Made in the same tradition as one could expect from a Mike Leigh film where the story is improvised by it's leads using an actual setting showcasing problems involving the middle class. In this case, a group of people who have some connection with the other, we don't know how nor understand in what way they're relevent until the very end. Very 'subtle' and raw which makes it more appealing since all of them are acting without any make up on nor are they on any Hollywood set. Everything done in this film takes place on the some of the seediest streets of London. What one can expect from this film starts off with a young average lady looking for love by placing a lovelorn ad, another story dealt with first time parents as a couple, a mother having to put up with a neigbors barking dog everyday and all night, and an older son total withdraw from his father made in a docu-drama style.
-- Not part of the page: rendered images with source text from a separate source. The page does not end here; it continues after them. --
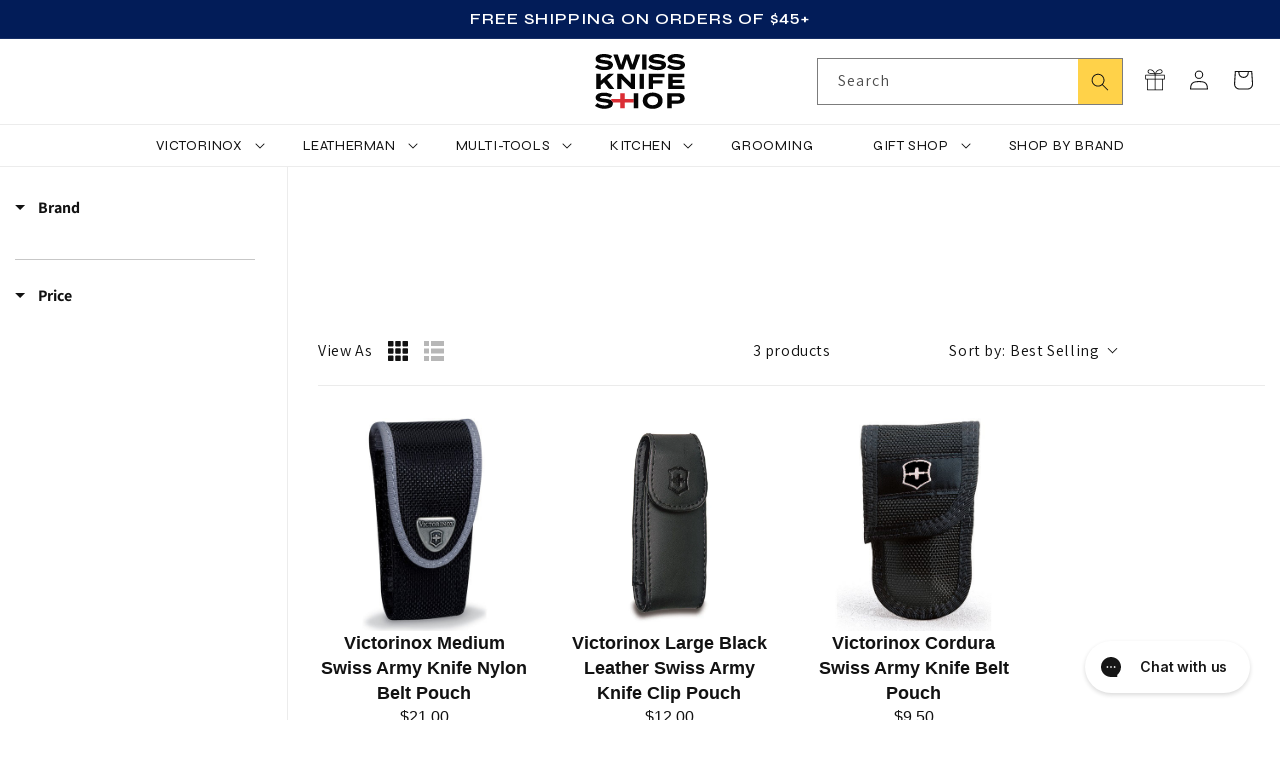

--- FILE ---
content_type: image/svg+xml
request_url: https://www.swissknifeshop.com/cdn/shop/files/sks-logo.svg?v=1750177833&width=120
body_size: 1819
content:
<?xml version="1.0" encoding="UTF-8"?><svg id="Layer_1" xmlns="http://www.w3.org/2000/svg" viewBox="0 0 521.3 319.3"><path d="m262.13,2.79c-2.97,8.21-5.66,15.67-8.37,23.13-7.33,20.14-14.78,40.23-21.92,60.43-1.28,3.63-3.02,4.82-6.77,4.58-5.46-.35-10.98-.32-16.45,0-3.31.19-4.58-1.12-5.55-4.08-6.1-18.62-12.37-37.19-18.88-56.66-.79,2.02-1.34,3.29-1.78,4.59-5.84,17.31-11.77,34.6-17.42,51.97-1.07,3.29-2.56,4.36-5.97,4.17-5.8-.32-11.65.1-17.45-.21-1.52-.08-3.81-1.39-4.29-2.68-10.32-27.71-20.43-55.49-30.57-83.27-.16-.44-.13-.94-.25-1.97,8.07,0,15.99-.15,23.88.17,1.09.04,2.58,2.19,3.06,3.64,5.47,16.74,10.77,33.53,16.12,50.3.5,1.57,1.03,3.14,1.9,5.81,1-2.56,1.69-4.15,2.26-5.79,5.78-16.63,11.62-33.24,17.22-49.94,1.07-3.18,2.41-4.54,5.94-4.29,4.96.36,9.99.37,14.95,0,3.57-.26,4.84,1.2,5.9,4.35,5.67,16.85,11.57,33.61,17.41,50.4.48,1.38,1.07,2.71,2.04,5.17,2.06-6.26,3.83-11.47,5.5-16.72,4.14-12.98,8.35-25.93,12.27-38.98,1-3.32,2.49-4.39,5.94-4.23,6.8.31,13.62.09,21.28.09Z" style="fill:#050505; stroke-width:0px;"/><path d="m334.24,319.3c-12.96-.02-25.83-3.11-36-9.02-15.32-8.91-21.89-22.66-21.51-39.94.37-16.98,7.55-30.54,23.03-37.97,22.53-10.81,45.83-10.84,68.36-.11,17.1,8.15,24.02,23.16,23.29,41.74-.47,12.07-4.9,23.72-14.38,31.55-11.29,9.33-27.1,13.77-42.78,13.74Zm-.97-73.75c-10.22-.13-20.42,2.93-26.31,11.91-5.49,8.38-5.51,20-.04,28.4,8.26,12.67,25.29,13.73,38.68,10.46,12.68-3.09,19.78-12.07,19.75-24.68-.03-12.63-7.12-21.5-19.89-24.53-3.87-.92-8.03-1.5-12.19-1.55Z" style="fill:#040404; stroke-width:0px;"/><path d="m232.26,203.26c-6.95,0-13.6.19-20.22-.13-1.68-.08-3.58-1.49-4.87-2.79-16.63-16.78-33.18-33.63-49.69-50.52-1.13-1.15-1.81-2.74-2.7-4.13-.51.34-1.02.68-1.53,1.03v56.28h-24.45v-87.69c8.56,0,16.99-.17,25.41.15,1.61.06,3.35,1.88,4.67,3.23,15.1,15.47,30.15,31.01,45.18,46.55.9.93,1.61,2.04,2.41,3.06.38-.18.76-.36,1.13-.55v-52.19h24.65v87.7Z" style="fill:#030303; stroke-width:0px;"/><path d="m504.72,149.34v18.7h-55.01v15.35h68.12v19.6h-93.34v-87.44h91.93v19.27h-66.63v14.52h54.92Z" style="fill:#050505; stroke-width:0px;"/><path d="m307.92,76.42c4.45-5.25,8.71-10.29,13.21-15.61,14.09,10.96,30.21,14.37,47.43,13.44,4.26-.23,8.69-.89,12.62-2.43,2.16-.84,4.78-3.92,4.76-5.97-.01-1.97-2.81-4.91-5-5.67-4.49-1.55-9.37-2.02-14.12-2.77-10.65-1.69-21.36-3.04-31.95-5.03-4-.75-7.94-2.53-11.55-4.5-14.57-7.96-16.32-25.72-3.69-36.58,7.04-6.05,15.54-8.85,24.56-10.1,18.97-2.63,37.48-1.25,55.09,6.96,2.83,1.32,5.5,3,8.67,4.75-4.43,5.5-8.57,10.63-13,16.11-13-8.68-27.45-10.51-42.46-9.39-3.45.26-7.09.71-10.17,2.11-2.21,1-3.64,3.71-5.41,5.66,1.85,1.67,3.49,4.43,5.58,4.83,7.81,1.48,15.8,1.97,23.66,3.24,9.16,1.48,18.46,2.68,27.32,5.27,9.94,2.91,17.44,8.98,18.19,20.55.78,12.05-4.78,20.52-15.18,25.8-15.16,7.7-31.48,7.66-47.81,5.79-13.87-1.59-26.88-5.99-38.32-14.34-.77-.56-1.46-1.24-2.47-2.11Z" style="fill:#040404; stroke-width:0px;"/><path d="m100.09,13.09c-4.44,5.48-8.59,10.61-12.94,15.97-13.15-8.86-27.66-10.52-42.7-9.41-3.28.24-6.76.68-9.69,2.01-2.26,1.03-3.81,3.61-5.68,5.5,1.94,1.77,3.61,4.46,5.87,5.13,4.57,1.34,9.46,1.63,14.23,2.28,9.71,1.32,19.48,2.29,29.12,3.99,4.51.8,9.03,2.48,13.09,4.62,14.4,7.58,17.16,25.7,5.91,37.54-7.13,7.5-16.45,10.58-26.3,11.89-23.55,3.13-46.12.5-66.56-12.8-1.38-.9-2.67-1.93-4.45-3.23,4.51-5.32,8.87-10.46,13.34-15.74,16.34,12.34,34.61,15.28,54.08,12.73,2.58-.34,5.37-1.04,7.47-2.45,1.69-1.13,3.49-3.63,3.4-5.43-.09-1.79-2.16-4.44-3.91-5-4.86-1.56-9.98-2.38-15.04-3.21-10.81-1.76-21.69-3.1-32.45-5.13-4-.75-7.92-2.59-11.52-4.58C1.13,39.9-.63,22.18,11.69,11.46,18.84,5.24,27.51,2.38,36.7,1.17c20.92-2.76,41.15-.92,59.94,9.67,1.01.57,1.94,1.26,3.44,2.25Z" style="fill:#040404; stroke-width:0px;"/><path d="m417.1,76.6c4.73-5.57,9.01-10.6,13.39-15.76,16.5,12.41,34.92,15.33,54.54,12.64,2.57-.35,5.24-1.23,7.46-2.55,4.53-2.7,4.38-8.29-.53-10.1-4.92-1.81-10.27-2.51-15.49-3.37-10.64-1.75-21.36-3.05-31.96-5-3.85-.71-7.63-2.38-11.14-4.21-15.6-8.12-17.27-26.77-3.42-37.74,6.97-5.52,15.17-8.19,23.86-9.36,18.98-2.56,37.49-1.18,55.08,7.1,2.69,1.27,5.23,2.85,8.46,4.62-4.46,5.53-8.64,10.72-12.99,16.11-14.92-9.61-31.01-11.03-47.73-8.69-1.95.27-4.15.58-5.68,1.66-1.85,1.31-4.31,3.48-4.28,5.25.03,1.69,2.63,4.28,4.57,4.83,4.76,1.34,9.77,1.82,14.7,2.49,9.87,1.35,19.78,2.46,29.62,3.98,3.41.53,6.77,1.76,9.97,3.11,8.26,3.48,14.47,8.93,15.56,18.45,1.19,10.35-2.34,19.21-11.24,24.35-6.74,3.89-14.53,6.95-22.19,8.09-22.77,3.38-44.76.6-64.78-11.89-1.82-1.13-3.52-2.45-5.76-4.02Z" style="fill:#050505; stroke-width:0px;"/><path d="m103.69,281.7c1.14,18.64-5.62,29.03-23.79,33.65-24.54,6.24-48.49,4.15-71.11-8.04-2.19-1.18-4.21-2.66-6.28-4.05-.79-.53-1.48-1.22-2.42-2.02,4.45-5.24,8.73-10.28,13.33-15.69,14.15,11.29,30.51,14.41,47.87,13.41,4.26-.25,8.65-1.01,12.6-2.54,2.01-.78,4.39-3.8,4.35-5.76-.04-1.91-2.61-4.75-4.66-5.45-4.66-1.59-9.66-2.25-14.57-3.04-10.82-1.74-21.71-3.04-32.46-5.11-4.14-.8-8.21-2.78-11.89-4.94-13.45-7.91-15.02-24.79-3.46-35.41,7.02-6.45,15.72-9.17,24.86-10.6,17.41-2.72,34.51-1.43,51.02,4.93,4.42,1.7,8.53,4.17,13.26,6.53-4.68,5.76-8.83,10.88-13.11,16.16-14.74-9.17-30.6-11.14-47.19-8.68-2.74.41-5.57,1.27-7.98,2.62-4.3,2.41-4.14,6.93.48,8.63,4.15,1.52,8.68,2.12,13.1,2.73,10.69,1.47,21.49,2.33,32.11,4.21,5.47.97,10.65,3.58,15.96,5.46,3.32,4.34,6.64,8.68,9.97,13.02Z" style="fill:#040404; stroke-width:0px;"/><path d="m70.74,150.4c13.65,17.47,27.04,34.62,41.28,52.86-5.31,0-9.75-.61-13.96.12-12.12,2.08-20.13-2.61-26.54-12.9-5.42-8.7-12.51-16.35-19.25-24.97-6.2,5.53-12.32,10.83-18.19,16.39-.97.92-1.11,2.99-1.15,4.54-.13,5.44-.05,10.89-.05,16.57H7.4v-87.48h25.43v40.38c9.95-8.98,19.02-17.17,28.09-25.36,2.59-2.34,5.53-4.41,7.7-7.09,5.77-7.12,13.03-9.28,21.94-8.32,5.86.63,11.84.12,19.19.12-13.61,12.25-26.24,23.62-39.02,35.13Z" style="fill:#050505; stroke-width:0px;"/><path d="m418.66,228.01c22.73,0,44.99-.15,67.25.13,4.55.06,9.24,1.29,13.6,2.76,12.94,4.36,19.81,14.1,19.86,27.36.05,13.71-6.58,23.69-19.83,27.79-6.55,2.03-13.66,2.79-20.55,3.08-11.41.49-22.86.13-34.66.13v26.08h-25.68v-87.33Zm25.73,42.6c10.68,0,21.11.02,31.54-.01,2.15,0,4.33-.06,6.46-.33,7.5-.97,11.14-4.84,11.01-11.59-.12-6.58-3.65-10.68-11.56-11.04-12.38-.56-24.8-.15-37.45-.15v23.12Z" style="fill:#040404; stroke-width:0px;"/><path d="m391.39,152.07v20.02h-55.15v30.9h-25.5v-87.46h91.54v19.94h-65.91v16.6h55.02Z" style="fill:#040404; stroke-width:0px;"/><path d="m103.69,281.7c-3.32-4.34-6.64-8.68-9.97-13.02,0-2.14,0-4.27,0-6.96h52.43v-33.52h25.71v33.29c17.92,0,35.33,0,52.73,0,0,6.76-.02,13.52-.03,20.29h-52.54v33.63h-25.6v-33.7h-42.74Z" style="fill:#db2e35; stroke-width:0px;"/><path d="m298.39,90.54h-25.2V3.02h25.2v87.52Z" style="fill:#060606; stroke-width:0px;"/><path d="m224.57,281.77c.01-6.76.02-13.53.03-20.29,0-11.08,0-22.16,0-33.47h25.62v87.42h-25.65v-33.67Z" style="fill:#060606; stroke-width:0px;"/><path d="m283.39,203.11h-25.01v-87.49h25.01v87.49Z" style="fill:#070707; stroke-width:0px;"/></svg>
All I can say is that theirs something appealing about watching actors without any makeup on, which as a result make their personas to become authetic and relatable without any high expectations coping with actual locations without it being a stage. If it comes to "neo-realist" this happens to be like one of them in these current times and think that it's very hard to do.
3 out of 4 stars
What lifts it above the sort of social realism common in British cinema is the cutting, the cinematography and Michael Nyman's lovely music, which must be his best work post-Greenaway. While I've never been a big fan of the 'poetry of degradation' school of art, somehow the ugliness and squalor of South East London are transformed by this film and the lives of the characters are invested with real dignity.
Though it may deal with the same sort of subject matter as Ken Loach or Mike Leigh, the style and approach are very different - the difference between a great piece of prose and a poem. I guess you could say Winterbottom and Nyman do for London what Scorsese and Herrmann did for New York in Mean Streets and Taxi Driver.
This is a beautiful film and I feel real gratitude to Michael Winterbottom for bringing our lives to the screen in such a way.
The realistic tackling of the story and the soundtrack really manage to keep a story that could have felt too much like a soap opera on the rails.